DESCRIPTION OF THE TASK: Reproduce all of the material below word for word, keeping every line and changing nothing.

RECORDS TO USE:
=====

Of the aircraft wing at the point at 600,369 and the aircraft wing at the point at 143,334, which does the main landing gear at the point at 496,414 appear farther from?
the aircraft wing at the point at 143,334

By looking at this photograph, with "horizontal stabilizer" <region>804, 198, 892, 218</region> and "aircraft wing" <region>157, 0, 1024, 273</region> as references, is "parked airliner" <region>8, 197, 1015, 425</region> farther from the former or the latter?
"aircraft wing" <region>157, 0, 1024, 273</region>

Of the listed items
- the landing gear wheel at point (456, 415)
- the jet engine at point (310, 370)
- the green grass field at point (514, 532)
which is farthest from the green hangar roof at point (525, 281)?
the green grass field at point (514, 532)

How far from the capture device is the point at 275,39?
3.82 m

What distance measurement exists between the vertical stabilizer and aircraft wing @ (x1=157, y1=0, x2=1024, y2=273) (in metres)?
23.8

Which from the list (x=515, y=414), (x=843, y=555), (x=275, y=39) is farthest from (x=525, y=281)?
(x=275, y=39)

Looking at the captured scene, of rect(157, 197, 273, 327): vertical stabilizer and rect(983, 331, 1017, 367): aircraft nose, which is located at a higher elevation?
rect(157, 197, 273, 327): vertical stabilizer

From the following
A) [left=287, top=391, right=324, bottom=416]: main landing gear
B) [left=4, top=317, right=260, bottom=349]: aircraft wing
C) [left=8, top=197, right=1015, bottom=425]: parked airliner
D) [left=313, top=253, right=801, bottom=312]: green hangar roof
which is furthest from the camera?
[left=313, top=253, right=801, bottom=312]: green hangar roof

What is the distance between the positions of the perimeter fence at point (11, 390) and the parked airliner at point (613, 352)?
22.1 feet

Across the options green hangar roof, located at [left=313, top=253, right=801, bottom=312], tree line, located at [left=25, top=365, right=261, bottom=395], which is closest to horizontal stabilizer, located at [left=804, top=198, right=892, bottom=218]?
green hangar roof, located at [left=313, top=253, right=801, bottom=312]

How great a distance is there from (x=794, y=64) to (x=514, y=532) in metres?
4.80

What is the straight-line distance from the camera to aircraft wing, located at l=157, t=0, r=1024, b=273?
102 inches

=====

OUTPUT FOR THIS TASK:
Of the aircraft wing at the point at 600,369 and the aircraft wing at the point at 143,334, which does the main landing gear at the point at 496,414 appear farther from?
the aircraft wing at the point at 143,334

By looking at this photograph, with "horizontal stabilizer" <region>804, 198, 892, 218</region> and "aircraft wing" <region>157, 0, 1024, 273</region> as references, is "parked airliner" <region>8, 197, 1015, 425</region> farther from the former or the latter?
"aircraft wing" <region>157, 0, 1024, 273</region>

Of the listed items
- the landing gear wheel at point (456, 415)
- the jet engine at point (310, 370)
- the green grass field at point (514, 532)
which is farthest from the green hangar roof at point (525, 281)?
the green grass field at point (514, 532)

How far from the capture device is the point at 275,39?
3.82 m

What distance measurement exists between the vertical stabilizer and aircraft wing @ (x1=157, y1=0, x2=1024, y2=273) (in metres)?
23.8

Which from the list (x=515, y=414), (x=843, y=555), (x=275, y=39) is farthest from (x=525, y=281)?
(x=275, y=39)

Looking at the captured scene, of rect(157, 197, 273, 327): vertical stabilizer and rect(983, 331, 1017, 367): aircraft nose, which is located at a higher elevation?
rect(157, 197, 273, 327): vertical stabilizer

From the following
A) [left=287, top=391, right=324, bottom=416]: main landing gear
B) [left=4, top=317, right=260, bottom=349]: aircraft wing
C) [left=8, top=197, right=1015, bottom=425]: parked airliner
D) [left=313, top=253, right=801, bottom=312]: green hangar roof
which is furthest from the camera?
[left=313, top=253, right=801, bottom=312]: green hangar roof

What is the distance between the positions of the perimeter fence at point (11, 390) and the parked airliner at point (613, 352)?
22.1 feet

Across the options green hangar roof, located at [left=313, top=253, right=801, bottom=312], tree line, located at [left=25, top=365, right=261, bottom=395], which is closest to horizontal stabilizer, located at [left=804, top=198, right=892, bottom=218]?
green hangar roof, located at [left=313, top=253, right=801, bottom=312]

How great a distance is there from (x=794, y=64) to (x=514, y=532) in metres?
4.80

What is the straight-line distance from the camera to aircraft wing, located at l=157, t=0, r=1024, b=273?
102 inches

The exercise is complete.